## Consigna 1
Dispón como lista JSON de cadenas las líneas del listado, una cadena por línea y sin las líneas en blanco. Empieza en la línea que contiene "Looking at the image, which of (739,246)" y termina con la línea que contiene "grass, located at (0,76,120,90), silhouetted", ambas incluidas.

== Texto citado ==

Una historia de amor

Hay cosas en la vida en las que nos empeñamos con ganas y esfuerzo. Buscamos motivaciones que nos hagan renovar ese empeño inicial, y vamos sorteando todo tipo dificultades hasta lograr el éxito de ese proyecto. Podemos hablar de sacar adelante una familia, un trabajo, una estatus social, etc. Sin embargo, hay momentos en los que uno se pregunta, al atisbar que casi todo se vuelve en contra, si no nos habremos equivocado cuando comenzamos a plantearnos semejante batalla. Alguien, por ejemplo, después de años de matrimonio, puede considerar que no era esa la persona con la que había imaginado llevar a cabo los años de su vida. Que el tener hijos, educarlos, sacrificarse por ellos, gastar el tiempo y el dinero de esa manera, no estaba en sus planes. Que las manías, o maneras de ser, que va descubriendo en su pareja entorpecen su autonomía y su libertad... En definitiva, y siendo muy humano, nos planteamos todas esas cuestiones en términos de beneficio personal y de utilidad a corto plazo. Son situaciones que nos las encontramos todos los días, y que van produciendo un cierto consenso social, pues se nos pregona constantemente la necesidad de "buscarse uno a sí mismo". Y, en esa búsqueda, lo único que parece tener sentido es la sola satisfacción personal, aislada del sacrificio, la renuncia o el sufrimiento que, siempre, beneficiarían a otros, y nos haría mucho más humanos y con sensibilidad divina.
Da la impresión de que hemos perdido la noción de algo que es esencial a la persona. Detrás de cada uno de nosotros siempre hay una historia de amor, y que dio comienzo cuando tomamos conciencia del verdadero sentido de nuestra vida, pero que hemos de ir alimentado constantemente, día a día, momento a momento. Una historia de amor es una historia de conocimiento. Sólo podemos amar lo que conocemos. Un conocimiento, en primer lugar, de lo que somos, y por qué somos así y no de otra manera. Se trata de ir adentrándonos en nuestro interior, donde vamos descubriendo que no estamos solos, que hay algo que trasciende nuestras propias ambiciones personales, y que está lleno de sentido. Un conocimiento, por otra parte, de ir percibiendo que nuestra vida siempre es relacional. Lo experimentamos, antes que nada, cuando dependíamos del cariño y la dedicación de nuestros padres, y lo continuamos en esas relaciones humanas de amistad, familiar, compañerismo, laboral o de pura vecindad. Sin embargo, siempre hay un punto de inflexión, y es la pregunta definitiva: ¿qué quiero yo de mi vida, y con quién la quiero?

===
== Datos proporcionados ==

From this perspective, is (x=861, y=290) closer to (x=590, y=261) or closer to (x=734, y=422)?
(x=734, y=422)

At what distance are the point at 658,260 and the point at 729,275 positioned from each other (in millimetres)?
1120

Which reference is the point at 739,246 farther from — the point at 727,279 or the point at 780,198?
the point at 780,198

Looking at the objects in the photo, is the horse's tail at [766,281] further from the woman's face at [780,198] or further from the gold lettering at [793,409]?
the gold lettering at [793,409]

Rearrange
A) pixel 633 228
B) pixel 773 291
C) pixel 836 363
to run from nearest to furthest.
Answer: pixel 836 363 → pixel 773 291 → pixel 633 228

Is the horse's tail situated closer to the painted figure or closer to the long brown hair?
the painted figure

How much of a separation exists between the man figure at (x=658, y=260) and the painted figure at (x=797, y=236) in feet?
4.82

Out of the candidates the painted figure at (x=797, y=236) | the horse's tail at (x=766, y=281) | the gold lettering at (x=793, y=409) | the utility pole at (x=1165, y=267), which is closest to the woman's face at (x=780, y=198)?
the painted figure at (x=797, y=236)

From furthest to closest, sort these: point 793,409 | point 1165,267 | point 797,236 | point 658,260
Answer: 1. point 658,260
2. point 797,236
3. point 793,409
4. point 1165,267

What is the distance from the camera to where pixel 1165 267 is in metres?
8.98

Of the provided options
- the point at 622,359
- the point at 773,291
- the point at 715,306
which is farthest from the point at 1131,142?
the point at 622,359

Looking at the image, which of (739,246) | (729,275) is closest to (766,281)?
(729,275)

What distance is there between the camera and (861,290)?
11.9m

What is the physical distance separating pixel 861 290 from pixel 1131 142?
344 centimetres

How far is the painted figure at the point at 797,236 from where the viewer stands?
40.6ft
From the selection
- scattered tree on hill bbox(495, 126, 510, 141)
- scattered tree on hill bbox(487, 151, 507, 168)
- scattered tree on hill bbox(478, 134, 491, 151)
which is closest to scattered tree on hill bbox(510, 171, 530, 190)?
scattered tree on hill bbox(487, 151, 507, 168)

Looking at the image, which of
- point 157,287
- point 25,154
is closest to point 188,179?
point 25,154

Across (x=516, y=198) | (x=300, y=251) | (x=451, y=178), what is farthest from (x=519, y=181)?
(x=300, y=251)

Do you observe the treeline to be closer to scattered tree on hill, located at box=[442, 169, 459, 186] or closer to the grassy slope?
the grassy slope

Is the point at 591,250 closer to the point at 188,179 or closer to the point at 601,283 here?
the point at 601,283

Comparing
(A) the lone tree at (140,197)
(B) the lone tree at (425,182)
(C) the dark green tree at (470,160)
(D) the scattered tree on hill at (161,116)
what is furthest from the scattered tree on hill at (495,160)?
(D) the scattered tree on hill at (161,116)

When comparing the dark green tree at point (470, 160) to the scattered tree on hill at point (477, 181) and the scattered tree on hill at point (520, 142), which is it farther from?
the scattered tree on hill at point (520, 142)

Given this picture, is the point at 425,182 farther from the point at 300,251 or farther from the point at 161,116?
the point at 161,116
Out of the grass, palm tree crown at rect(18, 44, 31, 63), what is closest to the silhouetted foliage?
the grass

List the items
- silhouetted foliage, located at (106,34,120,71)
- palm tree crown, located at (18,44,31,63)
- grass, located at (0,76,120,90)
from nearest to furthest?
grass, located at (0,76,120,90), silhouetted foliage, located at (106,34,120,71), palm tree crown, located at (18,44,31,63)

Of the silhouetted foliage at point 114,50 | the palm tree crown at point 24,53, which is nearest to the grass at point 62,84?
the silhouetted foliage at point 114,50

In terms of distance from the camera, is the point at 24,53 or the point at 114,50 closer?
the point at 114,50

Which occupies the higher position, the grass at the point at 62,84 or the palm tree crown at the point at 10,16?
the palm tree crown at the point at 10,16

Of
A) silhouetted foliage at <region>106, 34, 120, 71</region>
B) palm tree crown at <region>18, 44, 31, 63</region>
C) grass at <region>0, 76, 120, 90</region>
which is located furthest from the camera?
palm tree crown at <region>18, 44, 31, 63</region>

===

## Consigna 2
Según el texto sobre la historia de amor, ¿qué es lo único que podemos amar?

## Respuesta esperada 1
[
  "Looking at the image, which of (739,246) | (729,275) is closest to (766,281)?",
  "(729,275)",
  "What distance is there between the camera and (861,290)?",
  "11.9m",
  "What is the physical distance separating pixel 861 290 from pixel 1131 142?",
  "344 centimetres",
  "How far is the painted figure at the point at 797,236 from where the viewer stands?",
  "40.6ft",
  "From the selection",
  "- scattered tree on hill bbox(495, 126, 510, 141)",
  "- scattered tree on hill bbox(487, 151, 507, 168)",
  "- scattered tree on hill bbox(478, 134, 491, 151)",
  "which is closest to scattered tree on hill bbox(510, 171, 530, 190)?",
  "scattered tree on hill bbox(487, 151, 507, 168)",
  "Looking at the image, which of",
  "- point 157,287",
  "- point 25,154",
  "is closest to point 188,179?",
  "point 25,154",
  "Across (x=516, y=198) | (x=300, y=251) | (x=451, y=178), what is farthest from (x=519, y=181)?",
  "(x=300, y=251)",
  "Do you observe the treeline to be closer to scattered tree on hill, located at box=[442, 169, 459, 186] or closer to the grassy slope?",
  "the grassy slope",
  "Is the point at 591,250 closer to the point at 188,179 or closer to the point at 601,283 here?",
  "the point at 601,283",
  "Comparing",
  "(A) the lone tree at (140,197)",
  "(B) the lone tree at (425,182)",
  "(C) the dark green tree at (470,160)",
  "(D) the scattered tree on hill at (161,116)",
  "what is furthest from the scattered tree on hill at (495,160)?",
  "(D) the scattered tree on hill at (161,116)",
  "When comparing the dark green tree at point (470, 160) to the scattered tree on hill at point (477, 181) and the scattered tree on hill at point (520, 142), which is it farther from?",
  "the scattered tree on hill at point (520, 142)",
  "Given this picture, is the point at 425,182 farther from the point at 300,251 or farther from the point at 161,116?",
  "the point at 161,116",
  "Out of the grass, palm tree crown at rect(18, 44, 31, 63), what is closest to the silhouetted foliage?",
  "the grass",
  "List the items",
  "- silhouetted foliage, located at (106,34,120,71)",
  "- palm tree crown, located at (18,44,31,63)",
  "- grass, located at (0,76,120,90)",
  "from nearest to furthest?",
  "grass, located at (0,76,120,90), silhouetted foliage, located at (106,34,120,71), palm tree crown, located at (18,44,31,63)"
]

## Respuesta esperada 2
Solo podemos amar lo que conocemos.